PETRAL , perusahaan besar di negara kita bak benalu yang lama menempel dari induk PT. Pertamina, kini mulai mengelupas sejak hadirnya Sudirman Said. Ibarat petani yang gundah dengan keberadaan benalu besar ini, Sudirman mulai menyiram zat kimia berbahaya kearah mereka, hingga akhirnya dinon-aktifkan.
Bukan ahli biologi dari IPB, juga ahli Kima dari Amerika, Â Sudirman Said hanya profesional yang diangkat oleh pemerintahan Joko Widodo sebagai menteri ESDM untuk membenahi BUMN-BUMN yang kacau di Negara Kepulauan Indonesia. Bukan pula bos besar yang punya banyak pelindung sehingga berani bertarung dengan mafia badung, yang siap memberi ancaman 24 jam agar Pak Petani tak macam-macam.
Sudirman tidak gentar dengan ancaman! Perawakan yang kecil, dengan kacamata menyerupai bung Hatta, dia lantang bersuara memproklamirkan perang kepada mafia-mafia minyak yang menjamur di Indonesia.
Kasus Petral akhirnya menyeruak. Masyarakat secara bebas mengkonsumsi remah-remah fakta, yang tertulis dalam artikel media massa. Sudirman tidak lagi percaya dengan audit BPK hingga harus melakukan audit forensik secara khusus, meski banyak pihak melemparkan suara keraguan hasil audit anak buahnya. Nyatanya, Sudirman jalan terus!
Seperti punya nyawa dua, Pak Dirman mengarahkan moncong senapanya ke arah parlemen, tempat para anggota yang katanya berbicara atas nama rakyat mereka. Tidak tanggung, tembakan Pak Dirman tepat mendarat di kepala mereka. Setya Novanto, ketua DPR Republik Indonesia yang terhormat, dengan jaringan pengusaha hingga Amerika, terkapar citranya. Ketua DPR itu, tertuduh mencatut nama Presiden Republik Indonesia untuk memuluskan kontrak mafia tambang yang puluhan tahun mengeruk harta di bumi Papua.
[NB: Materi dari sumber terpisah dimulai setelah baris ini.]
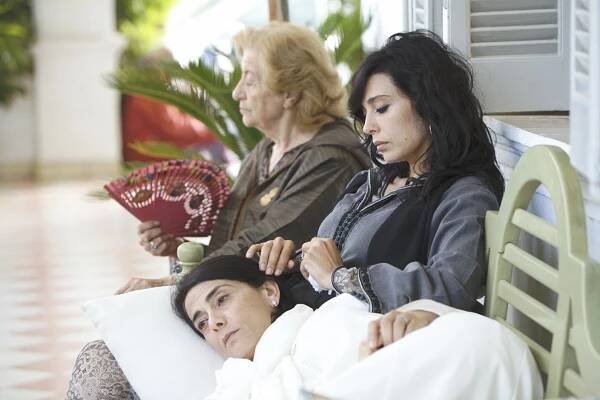 Rock the Casbah - Z filmu - Hiam Abbass, Nadine Labaki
Memang tidak bisa disamkan Pak Dirman Said dengan Jendral Sudirman. Paru-paru Jendral Sudirman, hanya satu, sedang Pak Dirman masih bugar dengan 2 parunya. Tidak perlu ditandu masuk keluar hutan untuk bergrilya, Pak Dirman bisa leluasa menggunakan Sedan yang nyaman, keluar masuk Istana Negara.
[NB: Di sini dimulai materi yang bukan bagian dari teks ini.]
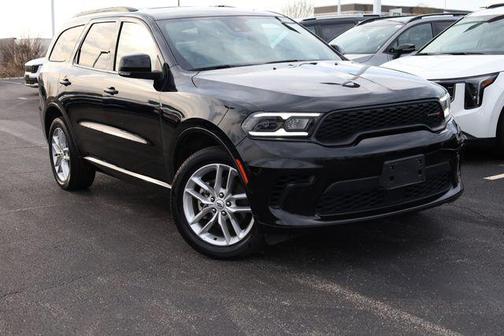 2025 Dodge Durango GT Plus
Namun, keduanya punya nasib yang sama. Mereka sama-sama tidak mendapat dukungan dari Presidennya juga Negaranya, yang jelas-jelas sedang mereka bela, mempertaruhkan jiwa dan raga. Belajar dari pengalaman Jendral Sudirman, meski tanpa dukungan Pak Dirman Said masih bisa bergriliya. Hanya itu satu-satunya cara! untuk melawan mafia, membela Negara dan menjaga kehormatan Presiden Ayo Kerja!